Don’t worry; this won’t be one of those money hating posts. I love the stuff. I grab some any chance I get, but there has to be a minute that we stop and consider the pros and cons of the life we are creating for ourselves (not to be confused with what God has for us).
There are some things at odds in my head. I used to know how each theoretical gift weighed out on my mental scale, but I’ve found the balance tipping a bit, and I don’t understand my own thoughts anymore. What I mean is, I think my mind is changing of its own accord.
I would rather spend ten minutes snuggling and catching up on my daughter’s day than have a break in my day.
Laughter over money.
Freedom and light shoulders over one more shopping spree.

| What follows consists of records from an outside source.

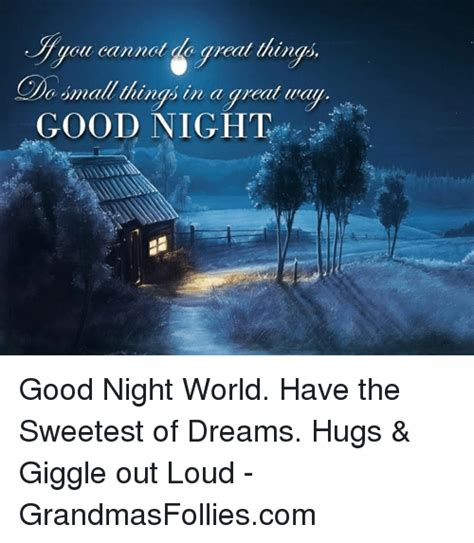 Have A Good Night Meme - cannot great things co small things in a great wall good night good night world have the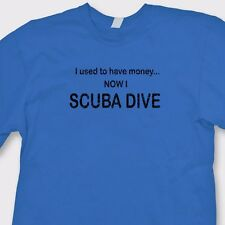 I Used To Have Money Now I SCUBA DIVE Humor T-shirt Snorkeling Tee Shirt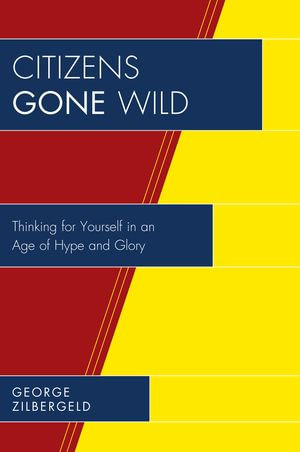 Citizens Gone Wild : Thinking for Yourself in an Age of Hype and Glory - George Zilbergeld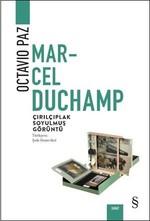 Marcel Duchamp-Çırılçıplak Soyulmuş Görüntü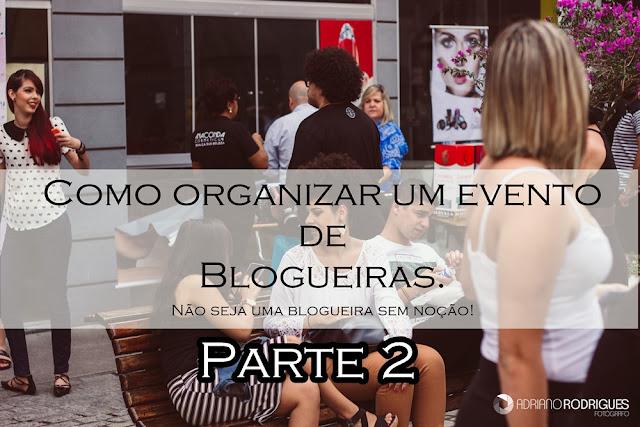 Como organizar um evento e as  Blogueira sem noção ( Parte dois)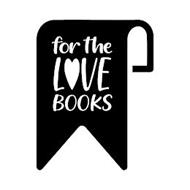 FOR THE LOVE BOOKS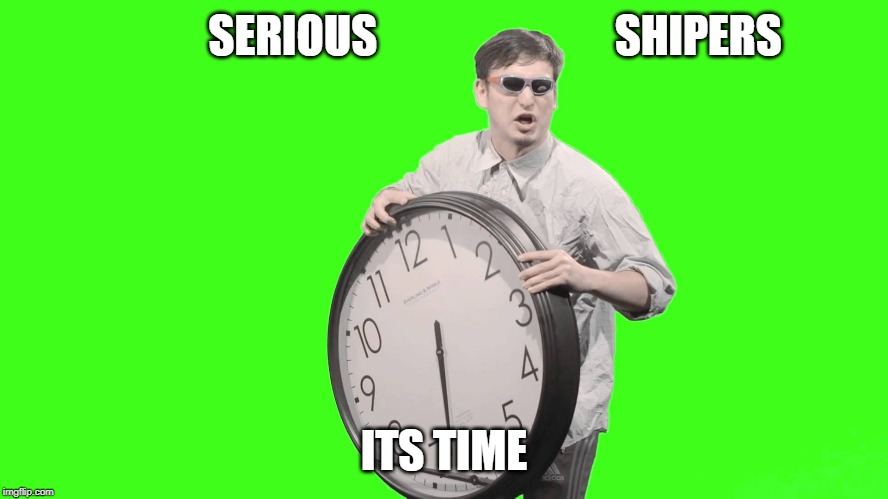 SERIOUS                           SHIPERS ITS TIME | made w/ Imgflip meme maker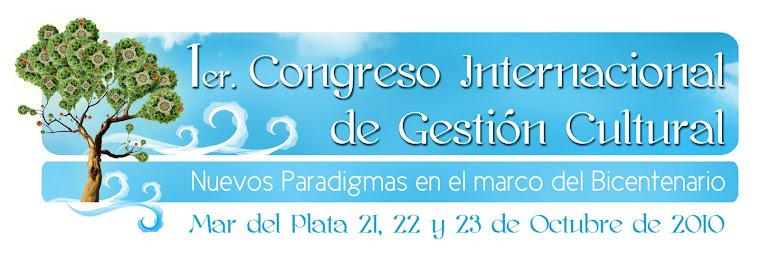 1º CONGRESO INTERNACIONAL DE GESTIÓN CULTURAL
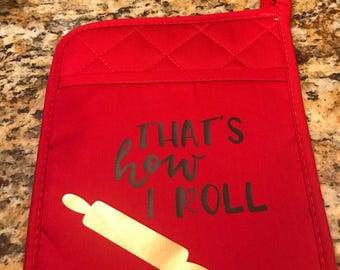 Sassy and Fun Pot Holder Oven Mitt Hot Pad Hostess Gift Personalized Kitchen Funny That's how I roll pot holder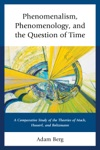 Phenomenalism Phenomenology And The Question Of Time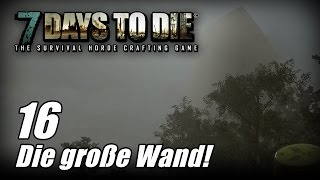 7 Days to Die [16] [Alpha 13] [Die große Wand] [Let's Play Gameplay Deutsch German HD] thumbnail
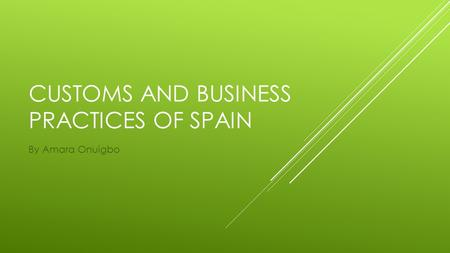 CUSTOMS AND BUSINESS PRACTICES OF SPAIN By Amara Onuigbo.
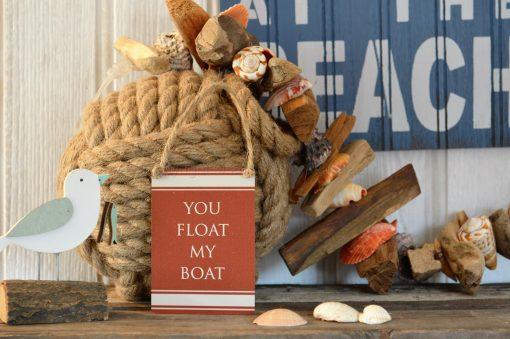 You Float My Boat Mini Metal Sign
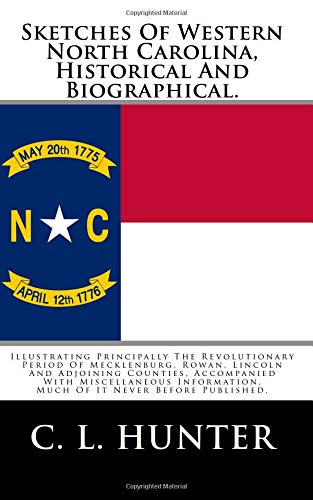 9781480201965: Sketches Of Western North Carolina, Historical And Biographical.: Illustrating Principally The Revolutionary Period Of Mecklenburg, Rowan, Lincoln And ... Much Of It Never Before Published.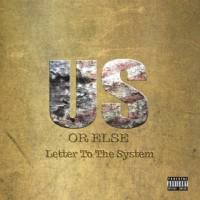 T.I.: Us or Else: Letter to the System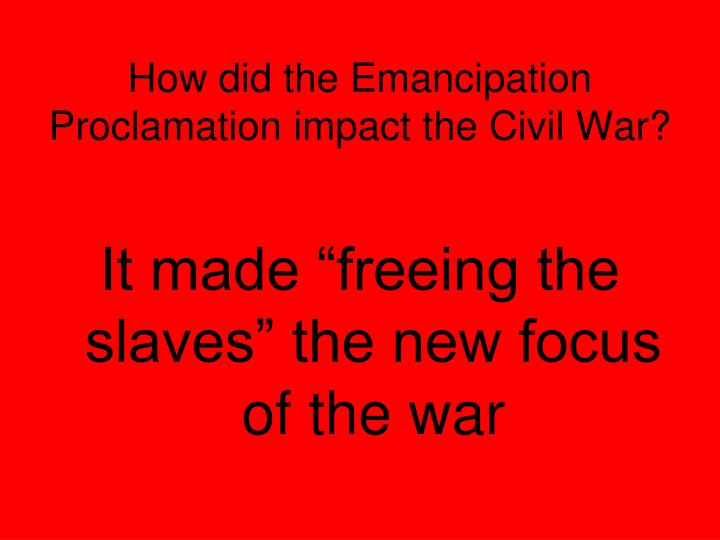 How did the Emancipation Proclamation impact the Civil War?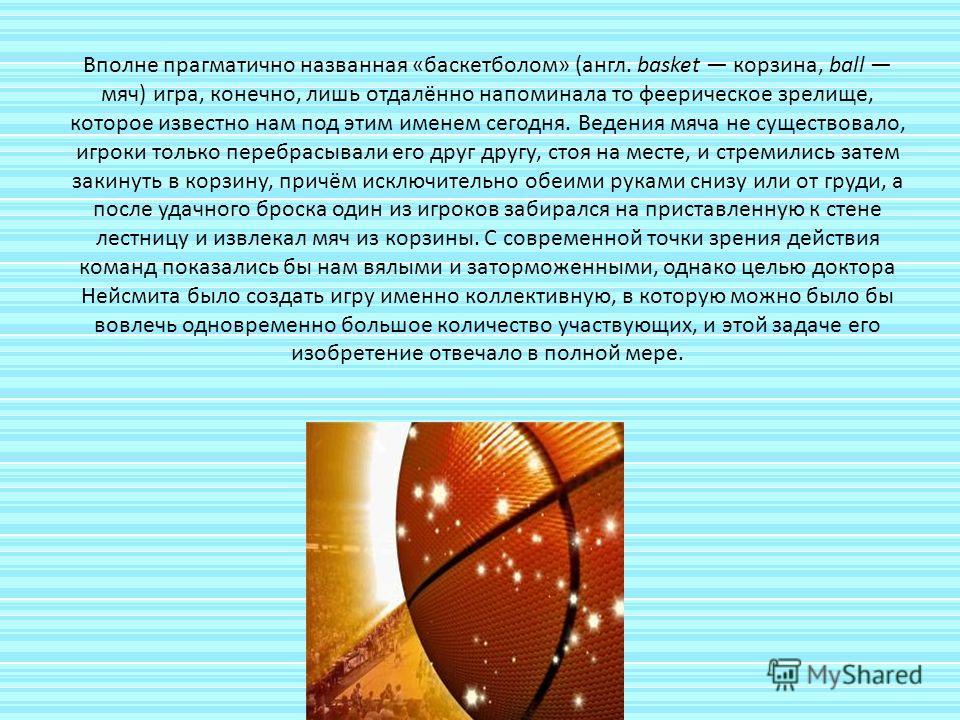 Вполне прагматично названная «баскетболом» (англ. basket корзина, ball мяч) игра, конечно, лишь отдалённо напоминала то феерическое зрелище, которое известно нам под этим именем сегодня. Ведения мяча не существовало, игроки только перебрасывали его д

Five minutes listening to Samuel tell a joke rather than catching up on my Instagram.
And these steps lead to further steps which lead to. You guessed it. More steps. Pretty soon I’ve stepped so far from that silly wasted life that I can’t remember what held me there in the first place.
I want to be the kind of wife and mother who can truly say she has no regrets. Of course I plan to make mistakes, and I’m not willing to give up arguing with my husband because the making up is just too worth it. But I won’t regret them. I want to lean and grow and perceive and change and grasp meaning. I want to replace the wasted time away and pour deeper in to the relationships I have. I’m so abundantly blessed with a loyal, loving, and kind man. My kids? Forgettuh boutit. We are five matches made in heaven. Literally. My parents? Friends? Pastors? All precious gifts.
This month, when love is in the air and chocolate is hiding in my pocket, I aim to be intentional about people knowing just what they mean to me. And I want to show them in a way that matters to them. I plan to take the time to find out what tht means and then follow up with an action.
Words, Time, Acts of Service, Gifts, Touch. These five major ways of communicating are my focus this month.